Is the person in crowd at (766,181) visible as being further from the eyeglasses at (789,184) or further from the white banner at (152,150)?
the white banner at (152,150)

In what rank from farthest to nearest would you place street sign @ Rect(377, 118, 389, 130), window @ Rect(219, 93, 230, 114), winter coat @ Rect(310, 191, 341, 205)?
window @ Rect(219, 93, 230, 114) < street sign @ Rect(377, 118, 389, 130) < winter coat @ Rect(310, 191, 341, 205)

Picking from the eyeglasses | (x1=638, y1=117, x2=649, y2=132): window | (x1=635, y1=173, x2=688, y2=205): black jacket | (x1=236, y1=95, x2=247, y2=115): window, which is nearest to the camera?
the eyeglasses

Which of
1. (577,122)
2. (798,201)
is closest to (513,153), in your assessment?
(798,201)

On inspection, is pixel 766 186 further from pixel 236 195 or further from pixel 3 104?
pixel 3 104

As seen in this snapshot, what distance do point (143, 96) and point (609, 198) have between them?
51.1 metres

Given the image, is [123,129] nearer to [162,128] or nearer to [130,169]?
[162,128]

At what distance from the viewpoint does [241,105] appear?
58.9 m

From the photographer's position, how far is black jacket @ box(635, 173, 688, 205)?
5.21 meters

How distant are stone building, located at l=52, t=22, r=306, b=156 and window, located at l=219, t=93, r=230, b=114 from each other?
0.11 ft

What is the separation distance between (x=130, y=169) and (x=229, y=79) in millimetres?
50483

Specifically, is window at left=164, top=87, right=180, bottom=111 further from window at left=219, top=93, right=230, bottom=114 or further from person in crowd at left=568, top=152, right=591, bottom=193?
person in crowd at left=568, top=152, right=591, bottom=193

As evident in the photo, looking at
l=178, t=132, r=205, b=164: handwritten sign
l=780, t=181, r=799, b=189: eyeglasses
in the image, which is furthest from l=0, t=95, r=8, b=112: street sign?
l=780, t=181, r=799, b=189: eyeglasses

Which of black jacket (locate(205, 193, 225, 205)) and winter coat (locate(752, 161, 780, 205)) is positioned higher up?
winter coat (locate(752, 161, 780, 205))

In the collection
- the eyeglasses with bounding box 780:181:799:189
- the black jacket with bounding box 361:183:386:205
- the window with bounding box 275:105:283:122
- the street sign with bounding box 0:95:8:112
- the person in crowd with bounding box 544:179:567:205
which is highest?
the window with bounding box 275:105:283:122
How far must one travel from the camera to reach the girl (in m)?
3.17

· · · · ·

**WRITTEN INSTRUCTION:**
Repeat each record exactly, leaving nothing out.

**REPLY TO THE EXERCISE:**
Is the person in crowd at (766,181) visible as being further from the eyeglasses at (789,184) or further from the white banner at (152,150)?
the white banner at (152,150)

In what rank from farthest to nearest would you place street sign @ Rect(377, 118, 389, 130), window @ Rect(219, 93, 230, 114), winter coat @ Rect(310, 191, 341, 205)?
window @ Rect(219, 93, 230, 114) < street sign @ Rect(377, 118, 389, 130) < winter coat @ Rect(310, 191, 341, 205)

Picking from the eyeglasses | (x1=638, y1=117, x2=649, y2=132): window | (x1=635, y1=173, x2=688, y2=205): black jacket | (x1=236, y1=95, x2=247, y2=115): window, which is nearest to the camera?
the eyeglasses

Which of
1. (577,122)
2. (798,201)
is closest to (513,153), in your assessment?
(798,201)

On inspection, is pixel 766 186 further from pixel 236 195 or further from pixel 3 104?
pixel 3 104

As seen in this snapshot, what distance do point (143, 96) and point (609, 198) have between them?
51.1 metres

Given the image, is [123,129] nearer to [162,128] or nearer to [130,169]?
[162,128]

At what distance from the viewpoint does [241,105] appear?
58.9 m

From the photographer's position, how far is black jacket @ box(635, 173, 688, 205)?
5.21 meters

How distant are stone building, located at l=52, t=22, r=306, b=156 and window, located at l=219, t=93, r=230, b=114 from each other?
0.11 ft

What is the separation distance between (x=130, y=169) and (x=229, y=79) in millimetres?
50483

Specifically, is window at left=164, top=87, right=180, bottom=111 further from window at left=219, top=93, right=230, bottom=114 or further from person in crowd at left=568, top=152, right=591, bottom=193?
person in crowd at left=568, top=152, right=591, bottom=193

As evident in the photo, looking at
l=178, t=132, r=205, b=164: handwritten sign
l=780, t=181, r=799, b=189: eyeglasses
in the image, which is furthest from l=0, t=95, r=8, b=112: street sign?
l=780, t=181, r=799, b=189: eyeglasses

Which of black jacket (locate(205, 193, 225, 205)) and winter coat (locate(752, 161, 780, 205)) is positioned higher up?
winter coat (locate(752, 161, 780, 205))

In the collection
- the eyeglasses with bounding box 780:181:799:189
- the black jacket with bounding box 361:183:386:205
- the window with bounding box 275:105:283:122
- the street sign with bounding box 0:95:8:112
- the person in crowd with bounding box 544:179:567:205
which is highest?
the window with bounding box 275:105:283:122
How far must one travel from the camera to reach the girl (in m)?
3.17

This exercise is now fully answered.